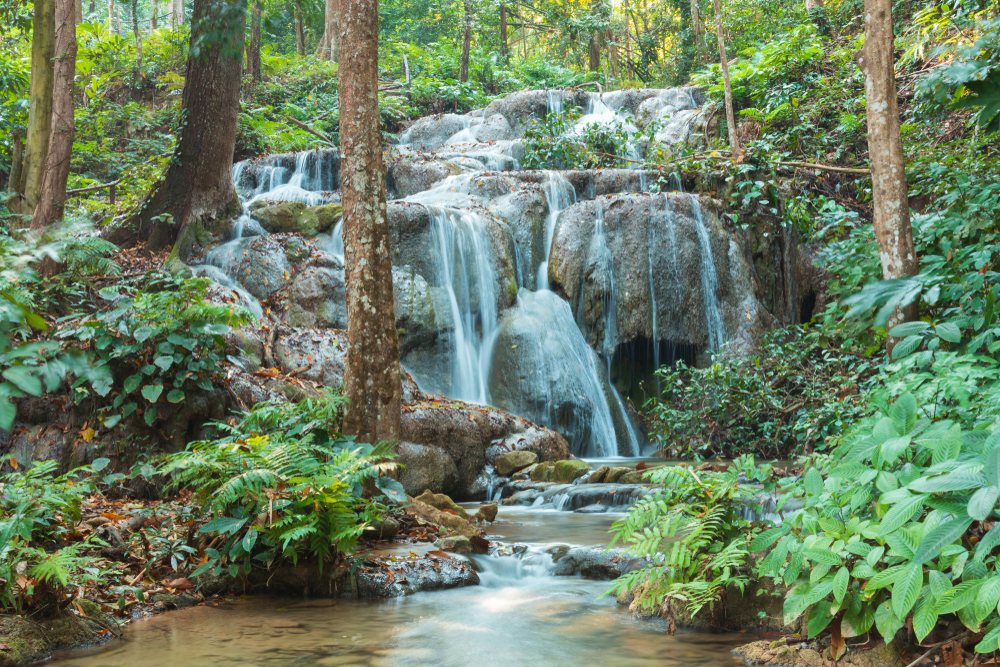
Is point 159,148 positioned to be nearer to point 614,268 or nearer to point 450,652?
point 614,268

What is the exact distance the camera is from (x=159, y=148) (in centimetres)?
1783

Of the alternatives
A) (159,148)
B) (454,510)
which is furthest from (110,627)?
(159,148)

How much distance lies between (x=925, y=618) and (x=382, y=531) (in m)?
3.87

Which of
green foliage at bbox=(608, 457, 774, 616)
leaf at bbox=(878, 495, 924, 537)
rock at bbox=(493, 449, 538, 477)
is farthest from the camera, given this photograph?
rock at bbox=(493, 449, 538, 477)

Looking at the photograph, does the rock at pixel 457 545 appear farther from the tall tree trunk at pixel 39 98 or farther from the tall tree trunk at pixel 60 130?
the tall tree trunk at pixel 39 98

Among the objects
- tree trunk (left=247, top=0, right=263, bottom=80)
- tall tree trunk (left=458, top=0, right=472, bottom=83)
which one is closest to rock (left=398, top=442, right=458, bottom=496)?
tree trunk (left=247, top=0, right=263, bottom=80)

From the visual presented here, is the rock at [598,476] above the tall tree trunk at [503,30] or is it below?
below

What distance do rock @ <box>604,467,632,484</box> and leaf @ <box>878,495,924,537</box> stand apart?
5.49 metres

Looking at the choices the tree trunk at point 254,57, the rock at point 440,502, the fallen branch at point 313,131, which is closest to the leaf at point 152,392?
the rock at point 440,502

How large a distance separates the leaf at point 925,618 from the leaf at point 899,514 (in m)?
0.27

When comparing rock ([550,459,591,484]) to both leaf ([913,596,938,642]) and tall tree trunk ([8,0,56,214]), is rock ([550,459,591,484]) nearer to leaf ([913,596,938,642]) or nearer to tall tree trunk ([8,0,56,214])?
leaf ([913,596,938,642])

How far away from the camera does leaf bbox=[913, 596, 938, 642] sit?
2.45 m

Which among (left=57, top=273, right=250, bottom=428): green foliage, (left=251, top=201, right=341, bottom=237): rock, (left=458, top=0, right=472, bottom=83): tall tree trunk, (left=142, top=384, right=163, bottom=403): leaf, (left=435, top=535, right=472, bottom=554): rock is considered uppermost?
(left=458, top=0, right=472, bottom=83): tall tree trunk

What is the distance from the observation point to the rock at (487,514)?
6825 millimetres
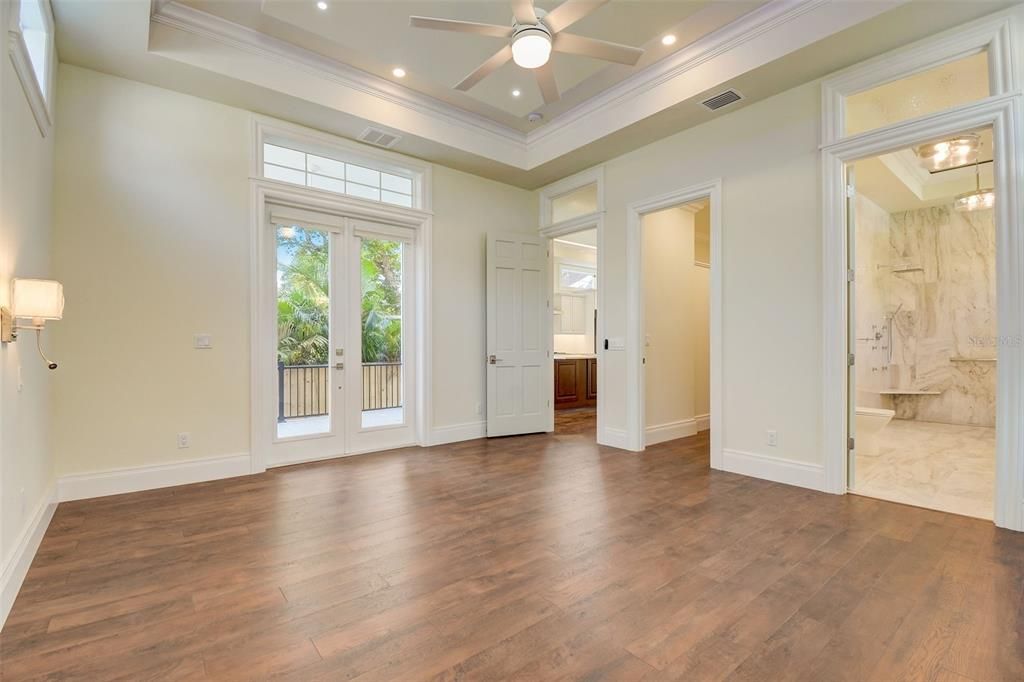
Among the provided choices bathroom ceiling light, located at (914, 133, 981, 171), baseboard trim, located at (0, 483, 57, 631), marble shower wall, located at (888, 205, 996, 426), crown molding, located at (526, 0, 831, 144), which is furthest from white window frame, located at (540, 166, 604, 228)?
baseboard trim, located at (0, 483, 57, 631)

☆ ☆ ☆ ☆

— Short task —
Present every line of the entries above as a Markdown table with the columns "Row" and "Line", numbering the rows in order and skipping blank lines. Leave the pictures out of the table.

— Solved problem —
| Row | Line |
|---|---|
| 1 | Is point 159,148 positioned to be nearer to point 614,268 or nearer to point 450,652? |
| 2 | point 614,268 |
| 3 | What is the exact distance the camera is from (x=159, y=148) (in centimetres)? |
| 4 | 1783 |
| 5 | Of the alternatives |
| 6 | A) (159,148) |
| 7 | B) (454,510) |
| 8 | which is furthest from (110,627)? |
| 9 | (159,148) |
| 10 | How much distance lies between (x=925, y=618) and (x=382, y=531) (in m)? |
| 11 | 3.87 |
| 12 | Which of |
| 13 | green foliage at bbox=(608, 457, 774, 616) |
| 14 | leaf at bbox=(878, 495, 924, 537) |
| 15 | rock at bbox=(493, 449, 538, 477) |
| 16 | is farthest from the camera, given this photograph? |
| 17 | rock at bbox=(493, 449, 538, 477) |
| 18 | Looking at the photograph, does the rock at pixel 457 545 appear farther from the tall tree trunk at pixel 39 98 or farther from the tall tree trunk at pixel 60 130? |
| 19 | the tall tree trunk at pixel 39 98 |
| 20 | Among the objects |
| 21 | - tree trunk (left=247, top=0, right=263, bottom=80) |
| 22 | - tall tree trunk (left=458, top=0, right=472, bottom=83) |
| 23 | which one is closest to rock (left=398, top=442, right=458, bottom=496)? |
| 24 | tree trunk (left=247, top=0, right=263, bottom=80) |
| 25 | From the visual presented here, is the rock at [598,476] above the tall tree trunk at [503,30] or is it below? |
| 26 | below |
| 27 | What distance do rock @ <box>604,467,632,484</box> and leaf @ <box>878,495,924,537</box> stand apart? |
| 28 | 5.49 metres |
| 29 | Looking at the choices the tree trunk at point 254,57, the rock at point 440,502, the fallen branch at point 313,131, which is closest to the leaf at point 152,392? |
| 30 | the rock at point 440,502 |
| 31 | How large a distance separates the leaf at point 925,618 from the leaf at point 899,514 (in m)? |
| 32 | 0.27 |
| 33 | When comparing rock ([550,459,591,484]) to both leaf ([913,596,938,642]) and tall tree trunk ([8,0,56,214]), is rock ([550,459,591,484]) nearer to leaf ([913,596,938,642]) or nearer to tall tree trunk ([8,0,56,214])? |
| 34 | leaf ([913,596,938,642]) |
| 35 | How far away from the camera does leaf bbox=[913, 596, 938, 642] sit? |
| 36 | 2.45 m |
| 37 | Which among (left=57, top=273, right=250, bottom=428): green foliage, (left=251, top=201, right=341, bottom=237): rock, (left=458, top=0, right=472, bottom=83): tall tree trunk, (left=142, top=384, right=163, bottom=403): leaf, (left=435, top=535, right=472, bottom=554): rock is considered uppermost? |
| 38 | (left=458, top=0, right=472, bottom=83): tall tree trunk |
| 39 | What is the distance from the observation point to the rock at (487,514)? |
| 40 | 6825 millimetres |
| 41 | Among the provided choices bathroom ceiling light, located at (914, 133, 981, 171), baseboard trim, located at (0, 483, 57, 631), marble shower wall, located at (888, 205, 996, 426), crown molding, located at (526, 0, 831, 144), which is furthest from white window frame, located at (540, 166, 604, 228)? |
| 42 | baseboard trim, located at (0, 483, 57, 631) |